This is the mail archive of the
gcc-patches@gcc.gnu.org
mailing list for the GCC project.
Re: [Patch, RTL] Eliminate redundant vec_select moves.
- From: Richard Sandiford <rdsandiford at googlemail dot com>
- To: Tejas Belagod <tbelagod at arm dot com>
- Cc: Kirill Yukhin <kirill dot yukhin at gmail dot com>, "H.J. Lu" <hjl dot tools at gmail dot com>, "Yukhin\, Kirill" <kirill dot yukhin at intel dot com>, Jeff Law <law at redhat dot com>, Bill Schmidt <wschmidt at linux dot vnet dot ibm dot com>, "gcc-patches\ at gcc dot gnu dot org" <gcc-patches at gcc dot gnu dot org>, Uros Bizjak <ubizjak at gmail dot com>, Richard Henderson <rth at redhat dot com>, Jakub Jelinek <jakub at redhat dot com>
- Date: Mon, 09 Dec 2013 12:00:46 +0000
- Subject: Re: [Patch, RTL] Eliminate redundant vec_select moves.
- Authentication-results: sourceware.org; auth=none
- References: <878uwwdnx0 dot fsf at talisman dot default> <52962733 dot 7030005 at arm dot com> <87r4a0c1ul dot fsf at talisman dot default> <529F5318 dot 1030505 at arm dot com> <CAMe9rOr9GqTEjfTPXB7gJLNRVkdjCZ_RMzWBOYFX8q4K8n=RJg at mail dot gmail dot com> <529F666F dot 4000507 at redhat dot com> <CAMe9rOo+2LnE=T9y7bmoxfWov+T4WDizTmpU5jFhpYe_xadgXA at mail dot gmail dot com> <52A07CF6 dot 6010003 at arm dot com> <CAMe9rOpZ41Qe-PqoqyJaVaYPSQfQXSkXPJeUQa23v2=0UabSXA at mail dot gmail dot com> <20131205134000 dot GG44339 at msticlxl57 dot ims dot intel dot com> <20131209064909 dot GA21317 at msticlxl57 dot ims dot intel dot com> <52A593B1 dot 6080406 at arm dot com>
Tejas Belagod <tbelagod@arm.com> writes:
> Kirill Yukhin wrote:
>> Hello,
>>
>> On 05 Dec 16:40, Kirill Yukhin wrote:
>>> On 05 Dec 05:30, H.J. Lu wrote:
>>>> Kirill, can you take a look why it doesn't work for x86?
>>> Okay, I'll look at this.
>>
>> I've looked at this.
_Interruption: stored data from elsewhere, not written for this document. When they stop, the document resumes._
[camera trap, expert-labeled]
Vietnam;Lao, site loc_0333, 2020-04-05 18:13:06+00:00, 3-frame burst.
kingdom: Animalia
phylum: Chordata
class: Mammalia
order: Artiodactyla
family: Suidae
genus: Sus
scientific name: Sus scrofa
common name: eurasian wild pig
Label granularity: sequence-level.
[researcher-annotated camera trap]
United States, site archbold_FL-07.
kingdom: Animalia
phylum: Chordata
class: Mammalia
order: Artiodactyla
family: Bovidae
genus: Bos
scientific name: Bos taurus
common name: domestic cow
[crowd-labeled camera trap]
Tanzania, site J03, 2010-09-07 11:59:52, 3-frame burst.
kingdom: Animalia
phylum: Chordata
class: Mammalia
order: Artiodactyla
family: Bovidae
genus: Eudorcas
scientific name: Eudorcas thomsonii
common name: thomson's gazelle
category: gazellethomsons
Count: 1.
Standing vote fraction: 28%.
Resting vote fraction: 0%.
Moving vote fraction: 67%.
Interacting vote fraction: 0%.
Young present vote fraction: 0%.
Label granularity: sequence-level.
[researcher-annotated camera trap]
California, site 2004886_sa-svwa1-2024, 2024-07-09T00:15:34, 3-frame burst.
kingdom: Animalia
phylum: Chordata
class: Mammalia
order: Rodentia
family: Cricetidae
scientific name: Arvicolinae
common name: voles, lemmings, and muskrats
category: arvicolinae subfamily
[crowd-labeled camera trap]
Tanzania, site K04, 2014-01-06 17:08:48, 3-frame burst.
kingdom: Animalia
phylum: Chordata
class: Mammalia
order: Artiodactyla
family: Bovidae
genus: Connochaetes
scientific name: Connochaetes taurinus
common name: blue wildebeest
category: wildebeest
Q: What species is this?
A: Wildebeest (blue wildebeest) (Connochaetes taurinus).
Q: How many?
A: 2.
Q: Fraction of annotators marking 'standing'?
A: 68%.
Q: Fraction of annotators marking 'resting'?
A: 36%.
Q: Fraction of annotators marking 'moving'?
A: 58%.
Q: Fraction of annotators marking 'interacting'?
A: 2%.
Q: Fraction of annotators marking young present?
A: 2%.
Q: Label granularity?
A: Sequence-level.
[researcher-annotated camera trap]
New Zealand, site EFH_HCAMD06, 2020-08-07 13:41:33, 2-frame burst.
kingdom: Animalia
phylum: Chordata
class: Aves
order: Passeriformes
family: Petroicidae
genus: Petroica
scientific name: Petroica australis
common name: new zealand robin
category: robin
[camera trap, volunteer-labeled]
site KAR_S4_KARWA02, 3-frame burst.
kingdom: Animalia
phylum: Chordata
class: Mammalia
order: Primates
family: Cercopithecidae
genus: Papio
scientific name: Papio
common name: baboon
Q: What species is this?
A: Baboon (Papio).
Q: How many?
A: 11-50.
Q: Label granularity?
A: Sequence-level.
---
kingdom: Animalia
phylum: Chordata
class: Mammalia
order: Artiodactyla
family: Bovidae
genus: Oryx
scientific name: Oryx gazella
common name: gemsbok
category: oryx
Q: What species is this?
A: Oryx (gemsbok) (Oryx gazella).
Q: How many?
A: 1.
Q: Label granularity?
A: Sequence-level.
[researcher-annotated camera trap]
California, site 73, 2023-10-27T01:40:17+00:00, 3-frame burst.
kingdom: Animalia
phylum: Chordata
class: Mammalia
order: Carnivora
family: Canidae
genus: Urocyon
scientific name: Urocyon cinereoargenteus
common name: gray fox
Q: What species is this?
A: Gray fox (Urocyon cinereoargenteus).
It seems that `CANNOT_CHANGE_MODE_CLASS'
>> is too conservative for x86.
>>
>> In rtlanal.c we have `simplify_subreg_regno' which call target
>> hook `REG_CANNOT_CHANGE_MODE_P'. It takes only 3 arguments:
>> from mode, to mode and regclass.
>>
>> Hook in x86 called `ix86_cannot_change_mode_class' and comment
>> says that we cannot change mode for nonzero offsets, which sounds
>> quite reasonable. That is why this hook returns `true' for this
>> tuple <V4SF, SF, FIRST_SSE_REG> and `simplify_subreg_regno'
>> prohibits simplification of that:
>> (set (reg:SF 21 xmm0 [orig:86 D.1816 ] [86])
>> (vec_select:SF (reg:V4SF 21 xmm0 [87])
>> (parallel [(const_int 0 [0])])))
>>
>> I think we can extend the hook and add `offset in frommode' to it.
>> We may set it to -1 for the cases where it is unknown and work
>> conservatively in the target hook.
>> For most cases offset is known and we could pass it to the hook.
>> This will require changes throughout all targets though.
>>
>> Alternatively, we may introduce another target hook, say
>> `CANNOT_CHANGE_MODE_CLASS_OFFSET' with same args as
>> `CANNOT_CHANGE_MODE_CLASS' + offset and which will be defaulted to it.
>> For x86 (and possibly other targets) we'll implement this hook, which
>> will checko ffset.
>>
>> What do you think?
>>
>
> I don't think CANNOT_CHANGE_MODE_CLASS has been designed with an
> intention to consider offsets. I thought all that magic about
> BYTE_OFFSET resolution into representable hardregs was done by
> subreg_get_info() where the info.representable is set to false if the
> BYTE_OFFSET of the subreg didn't map to a full hardreg. So if your
> (subreg:ymode (reg:xmode) off) maps to a full hardreg,
> simplify_subreg_regno should be returning the yregno automatically.
I agree. A subreg only reduces to a single hard register if the subreg
logically refers to the low part of the hard register. That's a target-
independent requirement so the hook shouldn't need to worry about it.
I'm just speculating, but maybe the problem is that this was traditionally
keyed off word size. If a subreg is smaller than a word then it must
correspond to the low part of the containing word. So if words
are 32 bits or wider, things like (subreg:QI (reg:SI X) 1) and
(subreg:QI (reg:SI X) 2) are always invalid, even for pseudo Xs.
But that doesn't stop things like (subreg:QI (reg:DI X) 4) on 32-bit
little-endian targets. So we can run into trouble when dealing with
wider-than-word registers, since whether the byte offset is representable
depends on the class. And things like IRA would need this to be trapped
at the class level, rather than just for specific hard registers.
If that was the problem though, it still sounds like something that could
be handled in a target-independent way, via things like class_max_nregs.
Thanks,
Richard